[EXERCISE TEXT]
#####
On the eve of Autumn, after I returned home from a morning stroll, I learned of the death of my granddad in Ghana. Months before, I’d learned of the death of my grandma in Nigeria on a similar morning. Both were conscious of their mortality; injured by illness and old age, they regularly whispered of their wish to rest eternally. Upon their deaths, I was tasked with the ritual of learning to grieve online.
Minutes after the deaths of my grandparents were confirmed, relatives on WhatsApp quickly began the due diligence of digital grieving – changing their display pictures and statuses in memoriam. What were once pictures of parents, aunties and uncles quickly transformed into duplicate circles of my maternal grandma and paternal granddad staring back at me from beyond the (not yet dug) grave. In moments, I’d gone from receiving messages from loved ones to receiving phantom messages, in record number, from the two Luddite grandparents I’d just lost.
Covid-19 flying restrictions meant I was unable to attend both my grandma’s and granddad’s funerals; still, despite keeping the death of my grandparents to myself, I remained privy to the scrutiny that comes with posting about a loved one’s death online. Entitlement as to the manner of death of public figures like Chadwick Boseman, who kept his prognosis private, the posthumous biopic releases of artists like Amy Winehouse without the permission of family and the ethics of using a deep-fake Anthony Bourdain voice all complicated my feelings on digital legacies post-mortem.
#####
Reasoning data on scene geometry
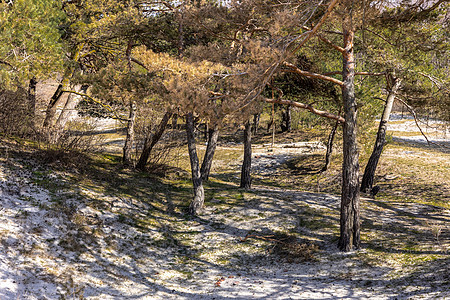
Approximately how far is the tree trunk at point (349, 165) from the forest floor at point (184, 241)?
47 cm

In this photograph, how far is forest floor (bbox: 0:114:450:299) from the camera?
20.4 ft

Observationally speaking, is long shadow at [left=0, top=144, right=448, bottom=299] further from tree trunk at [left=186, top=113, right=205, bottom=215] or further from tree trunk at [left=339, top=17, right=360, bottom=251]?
tree trunk at [left=339, top=17, right=360, bottom=251]

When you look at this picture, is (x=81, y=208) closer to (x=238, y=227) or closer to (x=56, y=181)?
(x=56, y=181)

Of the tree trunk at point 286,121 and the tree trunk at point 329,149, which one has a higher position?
the tree trunk at point 286,121

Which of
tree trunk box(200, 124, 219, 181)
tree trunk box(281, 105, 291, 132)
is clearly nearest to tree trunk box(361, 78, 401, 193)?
tree trunk box(200, 124, 219, 181)

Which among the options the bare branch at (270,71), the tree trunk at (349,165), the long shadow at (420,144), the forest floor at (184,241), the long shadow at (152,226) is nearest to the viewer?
the forest floor at (184,241)

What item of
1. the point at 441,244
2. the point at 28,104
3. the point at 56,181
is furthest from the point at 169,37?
the point at 441,244

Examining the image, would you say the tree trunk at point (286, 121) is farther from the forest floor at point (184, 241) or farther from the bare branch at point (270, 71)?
the bare branch at point (270, 71)

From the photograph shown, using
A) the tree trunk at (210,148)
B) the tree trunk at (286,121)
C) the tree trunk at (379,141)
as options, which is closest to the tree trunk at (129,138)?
the tree trunk at (210,148)

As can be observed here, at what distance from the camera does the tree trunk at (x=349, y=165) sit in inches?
321

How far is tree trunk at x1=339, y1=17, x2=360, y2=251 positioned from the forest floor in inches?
18.3

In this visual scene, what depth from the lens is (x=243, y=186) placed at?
1342 centimetres

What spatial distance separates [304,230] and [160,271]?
427 cm

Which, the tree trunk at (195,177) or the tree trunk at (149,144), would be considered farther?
the tree trunk at (149,144)
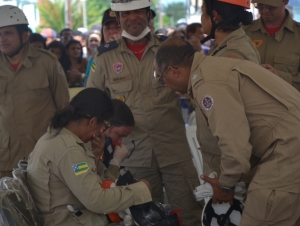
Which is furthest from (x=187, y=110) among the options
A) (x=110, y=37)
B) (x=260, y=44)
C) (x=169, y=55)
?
(x=169, y=55)

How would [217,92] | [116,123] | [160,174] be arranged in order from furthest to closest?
[160,174], [116,123], [217,92]

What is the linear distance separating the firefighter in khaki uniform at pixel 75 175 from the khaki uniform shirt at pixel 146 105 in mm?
1043

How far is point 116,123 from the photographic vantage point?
3.73m

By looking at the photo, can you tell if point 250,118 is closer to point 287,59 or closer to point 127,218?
point 127,218

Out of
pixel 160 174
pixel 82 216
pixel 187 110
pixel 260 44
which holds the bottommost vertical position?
pixel 187 110

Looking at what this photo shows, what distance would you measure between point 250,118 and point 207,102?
27 centimetres

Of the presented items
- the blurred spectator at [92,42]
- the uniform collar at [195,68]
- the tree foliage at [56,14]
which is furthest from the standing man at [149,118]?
the tree foliage at [56,14]

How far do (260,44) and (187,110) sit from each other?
130 inches

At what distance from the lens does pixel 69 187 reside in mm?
2963

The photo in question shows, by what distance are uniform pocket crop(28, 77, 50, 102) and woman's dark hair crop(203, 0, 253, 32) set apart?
1.97m

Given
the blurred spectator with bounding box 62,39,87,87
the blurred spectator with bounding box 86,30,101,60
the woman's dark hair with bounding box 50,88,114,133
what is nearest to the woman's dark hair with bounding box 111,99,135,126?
the woman's dark hair with bounding box 50,88,114,133

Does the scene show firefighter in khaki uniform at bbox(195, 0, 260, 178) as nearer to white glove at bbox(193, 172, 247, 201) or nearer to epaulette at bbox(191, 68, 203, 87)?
white glove at bbox(193, 172, 247, 201)

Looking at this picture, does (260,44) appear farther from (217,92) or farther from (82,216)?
(82,216)

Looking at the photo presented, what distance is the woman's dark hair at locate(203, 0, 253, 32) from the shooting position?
3502mm
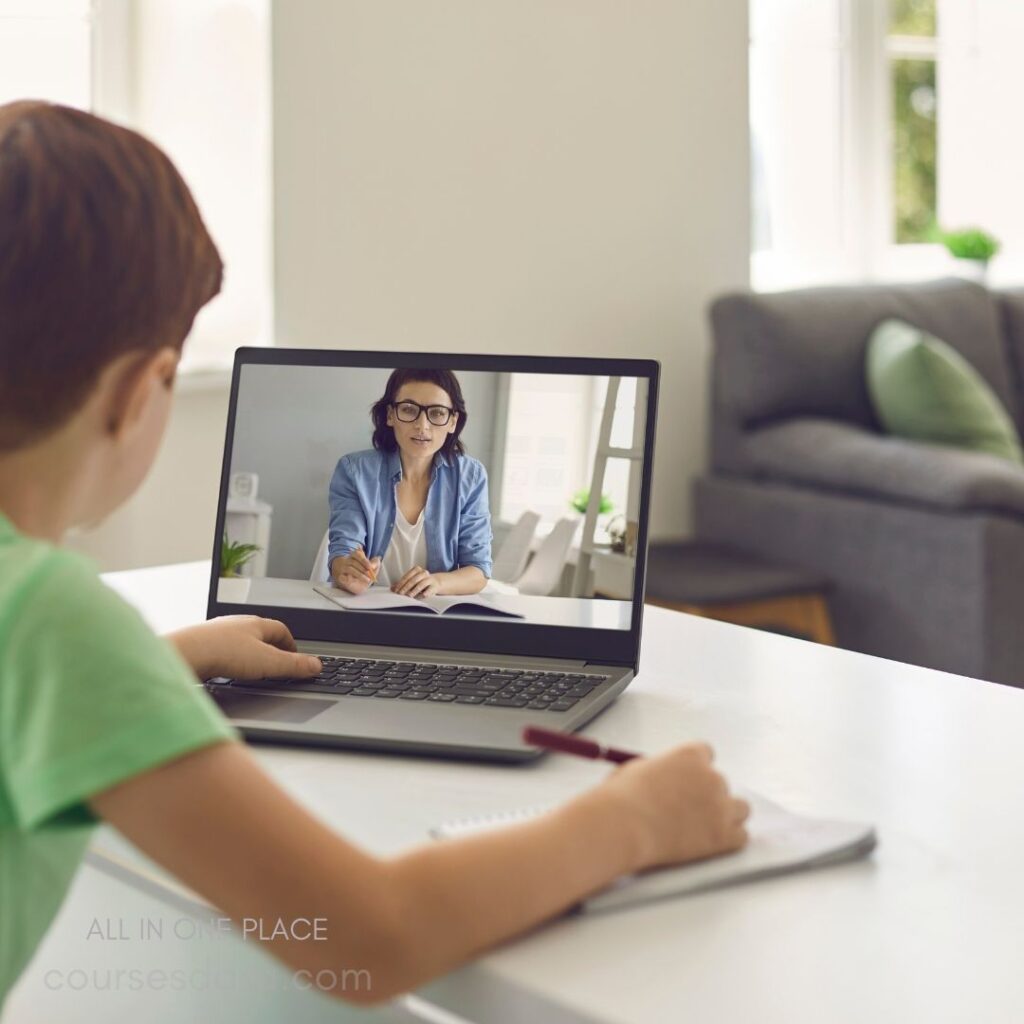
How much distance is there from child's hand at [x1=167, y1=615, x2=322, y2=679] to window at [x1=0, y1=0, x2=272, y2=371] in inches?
77.4

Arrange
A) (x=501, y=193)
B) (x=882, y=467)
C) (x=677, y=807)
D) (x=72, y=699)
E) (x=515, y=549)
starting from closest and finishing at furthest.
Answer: (x=72, y=699) < (x=677, y=807) < (x=515, y=549) < (x=882, y=467) < (x=501, y=193)

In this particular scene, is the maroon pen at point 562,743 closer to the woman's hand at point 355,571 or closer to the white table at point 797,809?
the white table at point 797,809

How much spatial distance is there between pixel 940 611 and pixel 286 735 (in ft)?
7.85

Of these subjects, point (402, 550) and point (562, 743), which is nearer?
point (562, 743)

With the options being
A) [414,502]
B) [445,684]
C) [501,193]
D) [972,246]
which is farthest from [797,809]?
[972,246]

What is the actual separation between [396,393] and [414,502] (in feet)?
0.31

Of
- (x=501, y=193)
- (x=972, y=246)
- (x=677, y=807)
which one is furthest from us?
(x=972, y=246)

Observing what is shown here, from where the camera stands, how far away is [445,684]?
3.33ft

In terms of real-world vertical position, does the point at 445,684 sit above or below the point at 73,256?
below

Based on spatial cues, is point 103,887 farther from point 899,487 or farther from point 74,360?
point 899,487

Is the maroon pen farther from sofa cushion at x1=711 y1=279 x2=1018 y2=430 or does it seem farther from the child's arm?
sofa cushion at x1=711 y1=279 x2=1018 y2=430

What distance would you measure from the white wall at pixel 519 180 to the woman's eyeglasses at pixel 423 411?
2.03 meters

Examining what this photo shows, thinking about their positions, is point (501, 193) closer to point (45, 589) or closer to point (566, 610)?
point (566, 610)

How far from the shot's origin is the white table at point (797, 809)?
0.59 m
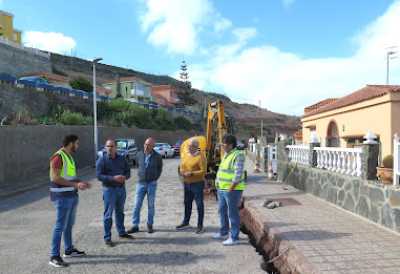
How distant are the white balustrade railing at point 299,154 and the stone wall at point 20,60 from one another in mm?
46113

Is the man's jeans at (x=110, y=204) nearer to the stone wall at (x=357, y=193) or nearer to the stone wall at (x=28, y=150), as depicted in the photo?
the stone wall at (x=357, y=193)

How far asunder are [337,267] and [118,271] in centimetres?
279

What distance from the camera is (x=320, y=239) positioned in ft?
21.1

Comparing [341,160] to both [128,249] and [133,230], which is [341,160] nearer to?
[133,230]

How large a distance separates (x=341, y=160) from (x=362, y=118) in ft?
27.7

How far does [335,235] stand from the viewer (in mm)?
6613

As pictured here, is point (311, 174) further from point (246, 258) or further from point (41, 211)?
point (41, 211)

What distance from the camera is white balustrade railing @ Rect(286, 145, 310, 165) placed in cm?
1215

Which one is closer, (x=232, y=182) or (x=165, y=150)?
(x=232, y=182)

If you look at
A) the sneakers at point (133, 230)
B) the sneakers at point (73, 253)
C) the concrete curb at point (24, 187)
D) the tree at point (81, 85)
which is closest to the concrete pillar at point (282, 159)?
the sneakers at point (133, 230)

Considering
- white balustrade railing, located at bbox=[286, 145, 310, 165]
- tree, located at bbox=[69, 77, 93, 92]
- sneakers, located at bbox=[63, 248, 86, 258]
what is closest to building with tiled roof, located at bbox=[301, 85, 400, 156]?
white balustrade railing, located at bbox=[286, 145, 310, 165]

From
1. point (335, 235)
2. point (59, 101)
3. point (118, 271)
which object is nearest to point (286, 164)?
point (335, 235)

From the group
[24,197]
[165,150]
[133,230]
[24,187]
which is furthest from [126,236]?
[165,150]

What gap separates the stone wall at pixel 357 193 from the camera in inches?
269
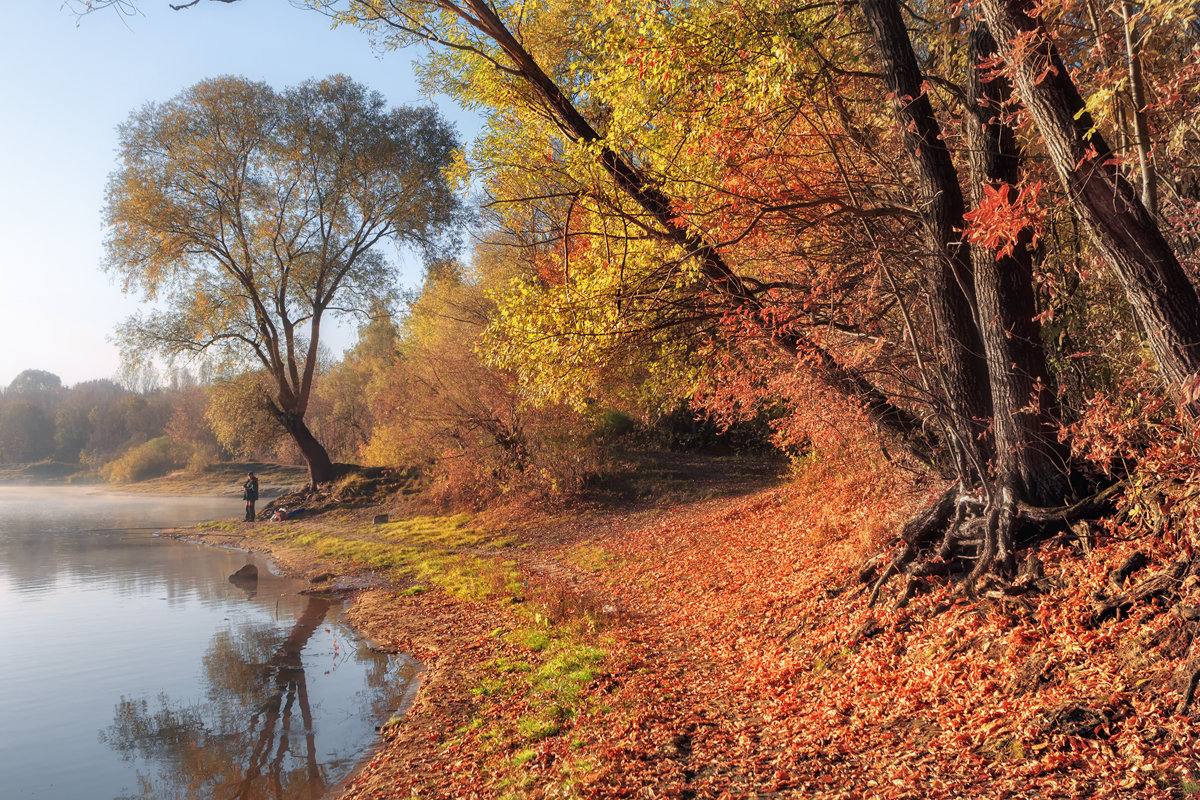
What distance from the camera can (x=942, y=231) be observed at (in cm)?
682

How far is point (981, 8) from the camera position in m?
5.64

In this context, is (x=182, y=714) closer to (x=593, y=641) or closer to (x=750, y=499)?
(x=593, y=641)

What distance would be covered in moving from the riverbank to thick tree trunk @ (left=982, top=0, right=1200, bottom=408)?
1580 mm

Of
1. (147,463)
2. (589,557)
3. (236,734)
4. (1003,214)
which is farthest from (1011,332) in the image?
(147,463)

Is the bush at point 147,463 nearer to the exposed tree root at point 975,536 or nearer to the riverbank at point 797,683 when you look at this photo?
the riverbank at point 797,683

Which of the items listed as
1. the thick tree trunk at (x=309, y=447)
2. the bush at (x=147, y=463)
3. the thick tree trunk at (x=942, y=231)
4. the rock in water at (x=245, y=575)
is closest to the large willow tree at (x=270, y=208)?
the thick tree trunk at (x=309, y=447)

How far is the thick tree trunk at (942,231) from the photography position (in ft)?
22.4

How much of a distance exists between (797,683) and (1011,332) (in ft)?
12.2

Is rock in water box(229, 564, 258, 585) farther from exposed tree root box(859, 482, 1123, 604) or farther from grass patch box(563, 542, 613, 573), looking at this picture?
exposed tree root box(859, 482, 1123, 604)

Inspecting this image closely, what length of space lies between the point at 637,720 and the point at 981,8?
6526 millimetres

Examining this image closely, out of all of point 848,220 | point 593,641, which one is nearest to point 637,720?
point 593,641

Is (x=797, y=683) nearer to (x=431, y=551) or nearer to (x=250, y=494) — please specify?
(x=431, y=551)

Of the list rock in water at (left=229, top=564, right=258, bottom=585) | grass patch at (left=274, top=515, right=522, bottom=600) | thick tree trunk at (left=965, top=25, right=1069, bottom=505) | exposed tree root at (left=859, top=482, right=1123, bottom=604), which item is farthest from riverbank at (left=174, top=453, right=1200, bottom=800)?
rock in water at (left=229, top=564, right=258, bottom=585)

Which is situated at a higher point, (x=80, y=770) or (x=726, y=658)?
(x=726, y=658)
#####
[PROBLEMS TO WORK ON]
a - In the passage about grieving online, what kept the writer from attending the grandparents' funerals?
b - Name every public figure mentioned in the passage about grieving online.
Work from the passage about grieving online alone.

[TASK RESULTS]
a - Covid-19 flying restrictions kept the writer from attending both funerals.

b - Chadwick Boseman, Amy Winehouse, Anthony Bourdain